I reached into my pocket and laid the Pierrot girl on his desk. He lifted it and stared at it and his lips quirked at the corners.
“Cute,” he said. “Cute enough, I could have used a piece of that once. Haw, haw. Velma Valento, huh? What happened to this doll?”
“Mrs. Florian says she died — but that hardly explains why she hid the photo.”
“It don’t do at that. Why did she hide it?”
“She wouldn’t tell me. In the end, after I told her about the Moose being out, she seemed to take a dislike to me. That seems impossible, doesn’t it?”
“Go on,” Nulty said.
“That’s all. I’ve told you the facts and given you the exhibit. If you can’t get somewhere on this set-up, nothing I could say would help.”
“Where would I get? It’s still a shine killing. Wait’ll we get the Moose. Hell, it’s eight years since he saw the girl unless she visited him in the pen.”
“All right,” I said. “But don’t forget he’s looking for her and he’s a man who would bear down. By the way, he was in for a bank job. That means a reward. Who got it?”

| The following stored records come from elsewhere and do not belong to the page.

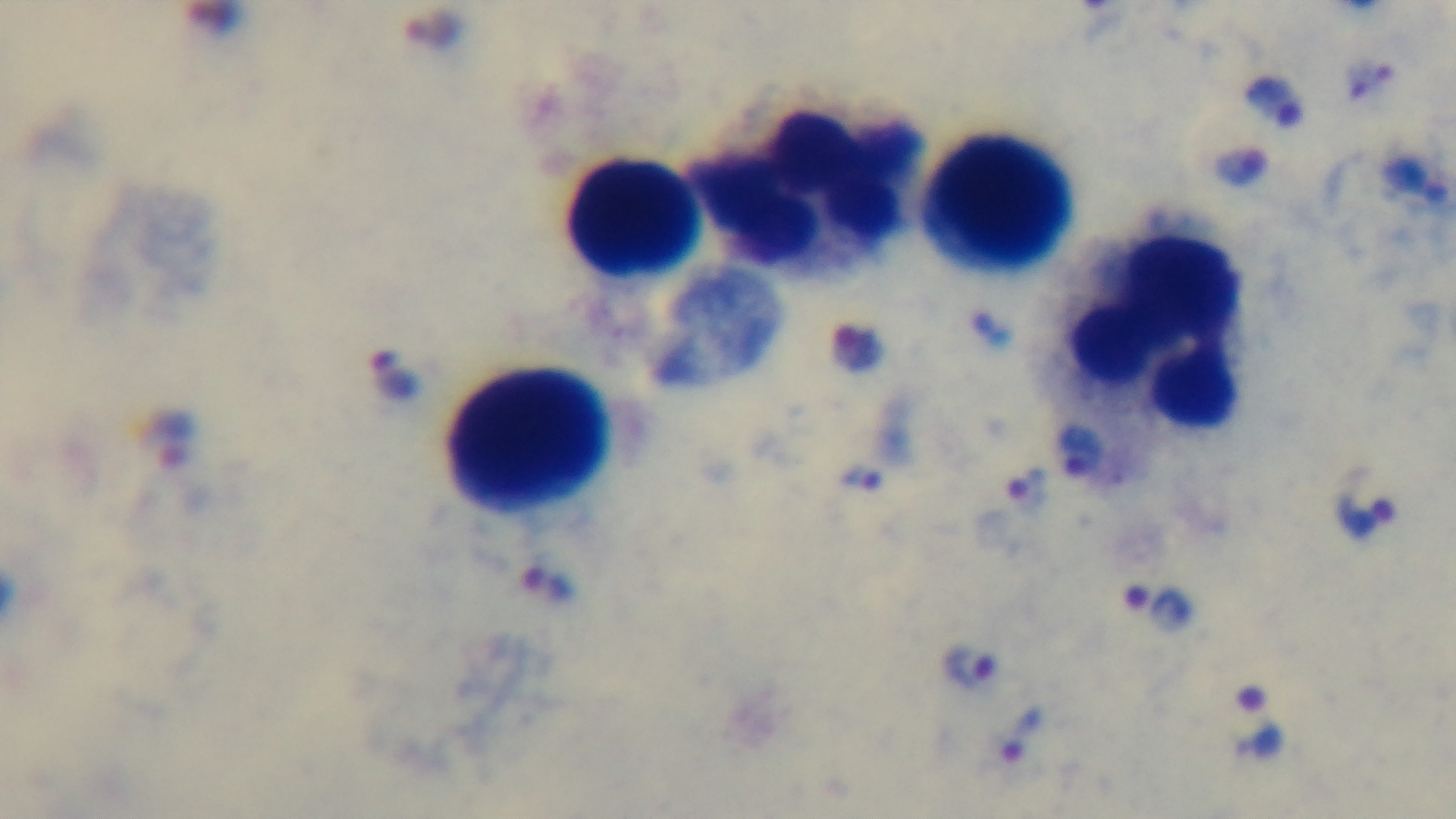
A thick smear.

Summary:
  - Stain: Giemsa
  - Capture: mounted 4K digital camera
  - Malaria status: positive
  - Modality: light microscopy
  - Field of view: single
  - Objective: 100x oil immersion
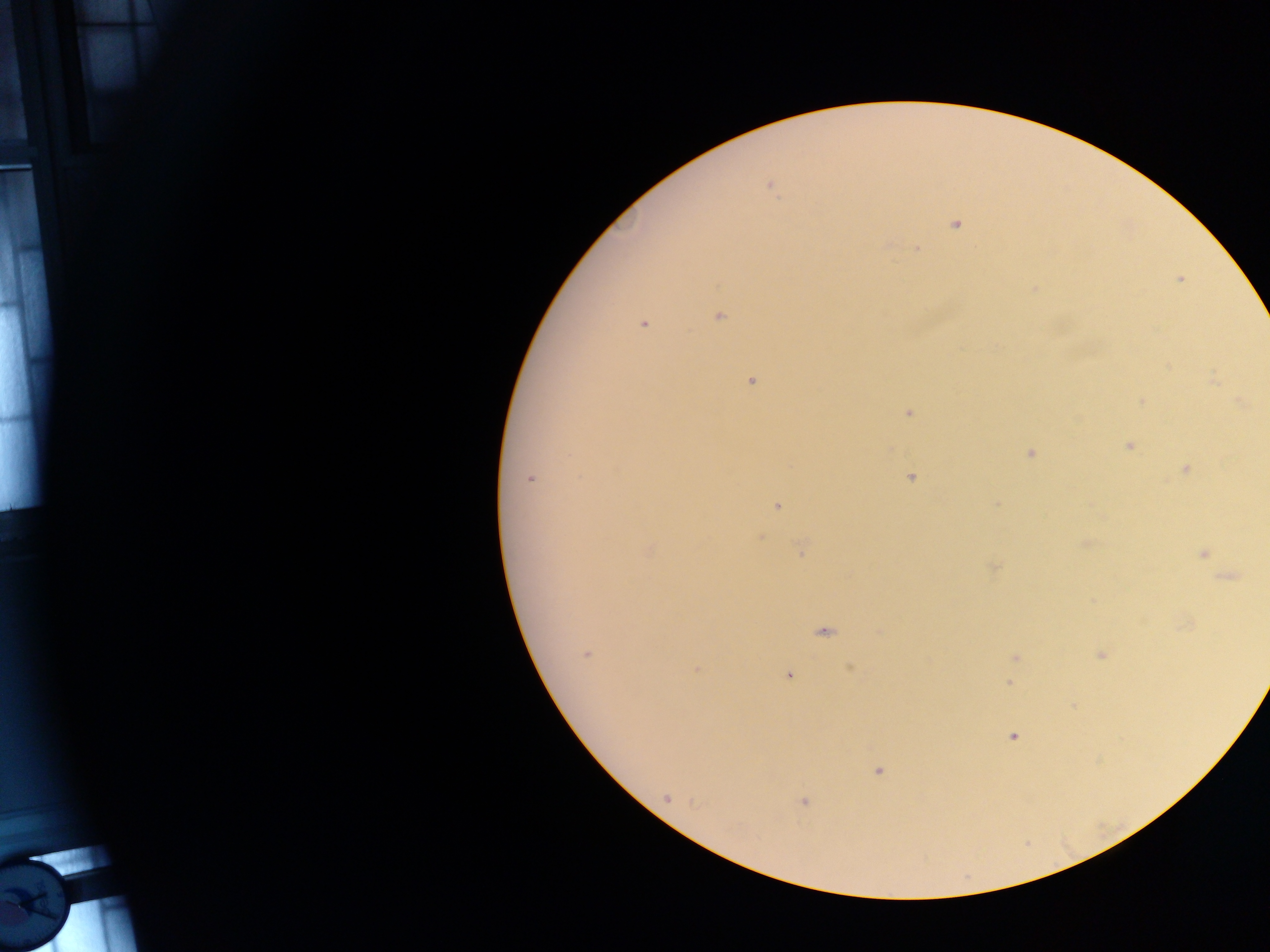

“I don’t know,” Nulty said. “Maybe I could find out. Why?”
“Somebody turned him up. Maybe he knows who. That would be another job he would give time to.” I stood up. “Well, goodby and good luck.”
“You walking out on me?”
I went over to the door. “I have to go home and take a bath and gargle my throat and get my nails manicured.”
“You ain’t sick, are you?”
“Just dirty,” I said. “Very, very dirty.”
“Well, what’s your hurry? Sit down a minute.” He leaned back and hooked his thumbs in his vest, which made him look a little more like a cop, but didn’t make him look any more magnetic.
“No hurry,” I said. “No hurry at all. There’s nothing more I can do. Apparently this Velma is dead, if Mrs. Florian is telling the truth — and I don’t at the moment know of any reason why she should lie about it. That was all I was interested in.”
“Yeah,” Nulty said suspiciously — from force of habit.
“And you have Moose Malloy all sewed up anyway, and that’s that. So I’ll just run on home now and go about the business of trying to earn a living.”